# PARTS OF THE EXERCISE
A. In the sarcoidosis case report, how many of the 59 reviewed cases of sarcoidosis linked to TNF-α inhibitors were associated with etanercept?
B. Using the sarcoidosis case report, explain what is thought to cause sarcoidosis and what part TNF-α plays in that process.

# EXTRACTED TEXT
——

Sarcoidosis is a multisystem disease characterized by noncaseating granulomas in affected tissues, mostly involving the lungs and lymph nodes.1,2 The etiology of sarcoidosis remains unknown but is thought to be due to an inflammatory response to an antigen exposure in genetically predisposed individuals.1 Tumor necrosis factor-α (TNF‑α), a pro-inflammatory cytokine, plays an essential role in this inflammatory response leading to the development of granulomas.3 Therapy with TNF-α inhibitors has proved effective for many patients with sarcoidosis.3
Interestingly, some TNF-α inhibitors have been recognized to induce sarcoidosislike disease.4 In 2016, a literature review found 59 cases of sarcoidosis associated with the use of TNF-α inhibitors, with 37 out of 59 associated with etanercept use.5 Fifty-two patients showed partial or complete resolution following discontinuation of the TNF-α inhibitor, either alone or along with steroid administration.
Here, we present a case of a patient with rheumatoid arthritis who developed a sarcoid-like reaction while being treated with etanercept.
A 29-year-old Black woman with a past medical history of adult-onset Still’s disease (AOSD) and rheumatoid arthritis (RA) was admitted to the emergency department complaining of fever, chills and severe shortness of breath.
Five years prior to this hospitalization—the time of her initial presentation—the patient was admitted to the hospital with fever, pharyngitis, diffuse rash, myalgias, fatigue and a polyarticular arthritis. Laboratory evaluations demonstrated elevated inflammation markers (i.e., erythrocyte sedimentation rate and C-reactive protein), leukocytosis, transaminitis and rheumatoid factor. The creatine kinase was within normal limits, and no anti-nuclear antibodies or anti-citrullinated protein antibodies were detected. A chest X-ray showed no evidence of lymphadenopathy or pulmonary disease.

——

# DATA SUPPLIED
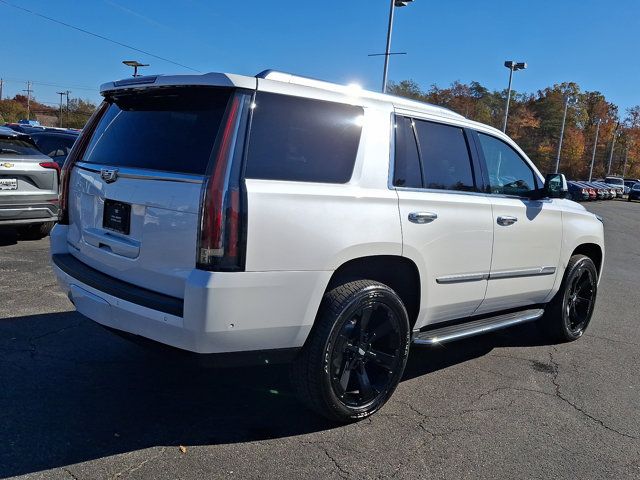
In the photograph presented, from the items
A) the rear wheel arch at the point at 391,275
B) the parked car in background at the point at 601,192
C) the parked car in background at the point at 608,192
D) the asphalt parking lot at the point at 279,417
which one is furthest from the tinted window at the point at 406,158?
the parked car in background at the point at 608,192

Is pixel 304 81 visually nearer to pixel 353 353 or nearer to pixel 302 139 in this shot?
pixel 302 139

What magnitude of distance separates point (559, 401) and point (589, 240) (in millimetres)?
2059

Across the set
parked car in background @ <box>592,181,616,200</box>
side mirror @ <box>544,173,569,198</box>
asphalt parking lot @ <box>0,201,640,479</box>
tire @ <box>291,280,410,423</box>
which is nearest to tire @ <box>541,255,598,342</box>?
asphalt parking lot @ <box>0,201,640,479</box>

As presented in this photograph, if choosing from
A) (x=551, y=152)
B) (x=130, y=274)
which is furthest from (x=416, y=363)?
(x=551, y=152)

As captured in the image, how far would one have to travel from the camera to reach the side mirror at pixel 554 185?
4.77 meters

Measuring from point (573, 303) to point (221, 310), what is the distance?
4066mm

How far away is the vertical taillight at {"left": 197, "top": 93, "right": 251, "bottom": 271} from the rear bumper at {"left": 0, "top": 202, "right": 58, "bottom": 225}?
576cm

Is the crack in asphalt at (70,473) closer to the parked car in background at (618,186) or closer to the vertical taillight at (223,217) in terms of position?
the vertical taillight at (223,217)

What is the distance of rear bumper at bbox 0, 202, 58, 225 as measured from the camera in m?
7.29

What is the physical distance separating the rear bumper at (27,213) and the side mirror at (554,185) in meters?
6.47

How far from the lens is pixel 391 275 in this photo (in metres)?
3.64

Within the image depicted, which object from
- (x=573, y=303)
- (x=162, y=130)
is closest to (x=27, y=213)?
(x=162, y=130)

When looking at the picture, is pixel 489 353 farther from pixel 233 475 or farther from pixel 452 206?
pixel 233 475

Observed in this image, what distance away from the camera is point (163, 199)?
114 inches
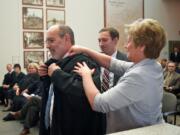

——

# ANSWERS TO THE EXERCISE
A. 37 of the 59 cases.

B. Sarcoidosis is thought to result from an inflammatory response to an antigen exposure in genetically predisposed individuals. TNF-α, a pro-inflammatory cytokine, plays an essential role in this inflammatory response, which leads to the development of granulomas.